**TEXT BLOCK:**
— BEGIN —

NT grrl, where’d you hear that? Yesterday in my Chinese class, my teacher (who BTW grew up in China and still considers herself Chinese) explained birthdays to us.
Basically- you celebrate several intervals up to the first year. After the first year, it’s only really celebrated every 10 years.
Nothing with long years or short years. Recently, the yearly birthday trend came o China with other American ideas, but traditionally, that’s how it worked.
Gotta citation, sunbear?
“Listen Children Eternal Father Eternally One!” Exceptions? None!
I am reminded of an anecdote often told about one of the pioneers of computer science. (I have forgotten who the subject supposedly is, but it’s a good story anyway.)
This scientist and his wife were returning from vacation, and they’d arrived at their home airport. His wife said to him, “I’m going to call a cab, so please stay here and keep an eye on our ten suitcases.”
When she got back, the scientist exclaimed irritably, “The airline lost one of our bags. There are only nine here.” She saw all the suitcases still there, and told him he must be mistaken. But he still insisted that one was missing. “Look,” he said, “just count them: zero, one, two…”
Laugh hard; it’s a long way to the bank.
The India thing is true, at least for my parents. They round up about three months, at the most…unless I’m being berated for not being responsible. Then, I generally gain a year…“You’re eighteen. Act your age…”
Okay, I can’t resist – two more age jokes:
Doctor to man: “You’re in excellent health for a 60-year-old. Too bad you’re only 25!”
Wife is fishing for compliments: “Do you see any wrinkles on me?” Absent-minded husband says: “Oh, you still have the skin of a sixteen-year-old peach.”

— END —

**GIVEN DATA:**
— BEGIN —

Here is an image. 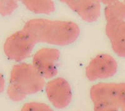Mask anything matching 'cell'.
I'll use <instances>...</instances> for the list:
<instances>
[{
    "mask_svg": "<svg viewBox=\"0 0 125 111\" xmlns=\"http://www.w3.org/2000/svg\"><path fill=\"white\" fill-rule=\"evenodd\" d=\"M24 6L36 14H48L54 11L55 4L52 1L25 0L22 1Z\"/></svg>",
    "mask_w": 125,
    "mask_h": 111,
    "instance_id": "obj_11",
    "label": "cell"
},
{
    "mask_svg": "<svg viewBox=\"0 0 125 111\" xmlns=\"http://www.w3.org/2000/svg\"><path fill=\"white\" fill-rule=\"evenodd\" d=\"M18 8L16 1H0V13L3 16L10 15Z\"/></svg>",
    "mask_w": 125,
    "mask_h": 111,
    "instance_id": "obj_13",
    "label": "cell"
},
{
    "mask_svg": "<svg viewBox=\"0 0 125 111\" xmlns=\"http://www.w3.org/2000/svg\"><path fill=\"white\" fill-rule=\"evenodd\" d=\"M36 44L32 37L22 29L6 39L4 44V54L10 59L22 61L30 57Z\"/></svg>",
    "mask_w": 125,
    "mask_h": 111,
    "instance_id": "obj_3",
    "label": "cell"
},
{
    "mask_svg": "<svg viewBox=\"0 0 125 111\" xmlns=\"http://www.w3.org/2000/svg\"><path fill=\"white\" fill-rule=\"evenodd\" d=\"M85 21H96L101 15V4L95 0H64L61 1Z\"/></svg>",
    "mask_w": 125,
    "mask_h": 111,
    "instance_id": "obj_8",
    "label": "cell"
},
{
    "mask_svg": "<svg viewBox=\"0 0 125 111\" xmlns=\"http://www.w3.org/2000/svg\"><path fill=\"white\" fill-rule=\"evenodd\" d=\"M118 107L111 105H96L94 107V111H119Z\"/></svg>",
    "mask_w": 125,
    "mask_h": 111,
    "instance_id": "obj_14",
    "label": "cell"
},
{
    "mask_svg": "<svg viewBox=\"0 0 125 111\" xmlns=\"http://www.w3.org/2000/svg\"><path fill=\"white\" fill-rule=\"evenodd\" d=\"M106 6L104 16L107 23H120L125 20V3L118 1H102Z\"/></svg>",
    "mask_w": 125,
    "mask_h": 111,
    "instance_id": "obj_10",
    "label": "cell"
},
{
    "mask_svg": "<svg viewBox=\"0 0 125 111\" xmlns=\"http://www.w3.org/2000/svg\"></svg>",
    "mask_w": 125,
    "mask_h": 111,
    "instance_id": "obj_16",
    "label": "cell"
},
{
    "mask_svg": "<svg viewBox=\"0 0 125 111\" xmlns=\"http://www.w3.org/2000/svg\"><path fill=\"white\" fill-rule=\"evenodd\" d=\"M44 85V78L33 64L20 63L14 65L10 73L8 96L14 102L21 101L27 95L41 91Z\"/></svg>",
    "mask_w": 125,
    "mask_h": 111,
    "instance_id": "obj_2",
    "label": "cell"
},
{
    "mask_svg": "<svg viewBox=\"0 0 125 111\" xmlns=\"http://www.w3.org/2000/svg\"><path fill=\"white\" fill-rule=\"evenodd\" d=\"M106 34L113 51L119 57H125V21L106 23Z\"/></svg>",
    "mask_w": 125,
    "mask_h": 111,
    "instance_id": "obj_9",
    "label": "cell"
},
{
    "mask_svg": "<svg viewBox=\"0 0 125 111\" xmlns=\"http://www.w3.org/2000/svg\"><path fill=\"white\" fill-rule=\"evenodd\" d=\"M46 93L50 102L57 109L66 108L72 100L70 84L62 77L53 79L47 83Z\"/></svg>",
    "mask_w": 125,
    "mask_h": 111,
    "instance_id": "obj_6",
    "label": "cell"
},
{
    "mask_svg": "<svg viewBox=\"0 0 125 111\" xmlns=\"http://www.w3.org/2000/svg\"><path fill=\"white\" fill-rule=\"evenodd\" d=\"M118 64L115 59L107 54H101L94 57L86 67L87 78L94 81L113 77L117 72Z\"/></svg>",
    "mask_w": 125,
    "mask_h": 111,
    "instance_id": "obj_5",
    "label": "cell"
},
{
    "mask_svg": "<svg viewBox=\"0 0 125 111\" xmlns=\"http://www.w3.org/2000/svg\"><path fill=\"white\" fill-rule=\"evenodd\" d=\"M90 96L94 105H111L120 108L125 98V83H98L91 88Z\"/></svg>",
    "mask_w": 125,
    "mask_h": 111,
    "instance_id": "obj_4",
    "label": "cell"
},
{
    "mask_svg": "<svg viewBox=\"0 0 125 111\" xmlns=\"http://www.w3.org/2000/svg\"><path fill=\"white\" fill-rule=\"evenodd\" d=\"M23 29L27 32L36 43H47L56 46L72 44L80 34V28L73 22L42 18L29 20Z\"/></svg>",
    "mask_w": 125,
    "mask_h": 111,
    "instance_id": "obj_1",
    "label": "cell"
},
{
    "mask_svg": "<svg viewBox=\"0 0 125 111\" xmlns=\"http://www.w3.org/2000/svg\"><path fill=\"white\" fill-rule=\"evenodd\" d=\"M60 51L54 48L40 49L34 54L33 65L44 79H50L57 74V64Z\"/></svg>",
    "mask_w": 125,
    "mask_h": 111,
    "instance_id": "obj_7",
    "label": "cell"
},
{
    "mask_svg": "<svg viewBox=\"0 0 125 111\" xmlns=\"http://www.w3.org/2000/svg\"><path fill=\"white\" fill-rule=\"evenodd\" d=\"M20 111H54L47 104L38 102H31L24 104Z\"/></svg>",
    "mask_w": 125,
    "mask_h": 111,
    "instance_id": "obj_12",
    "label": "cell"
},
{
    "mask_svg": "<svg viewBox=\"0 0 125 111\" xmlns=\"http://www.w3.org/2000/svg\"><path fill=\"white\" fill-rule=\"evenodd\" d=\"M120 109H121V111H125V98L124 99L122 103H121V106H120Z\"/></svg>",
    "mask_w": 125,
    "mask_h": 111,
    "instance_id": "obj_15",
    "label": "cell"
}]
</instances>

— END —

**REQUIREMENTS:**
A – According to the thread about birthdays and ages, how often is a birthday traditionally celebrated in China after the first year?
B – Pick out every line of the records that contains the string "instances", matching case exactly.
The text and the records are unrelated material.

**ANSWERS PER TASK:**
A – Only every 10 years.

B –
I'll use <instances>...</instances> for the list:
<instances>
</instances>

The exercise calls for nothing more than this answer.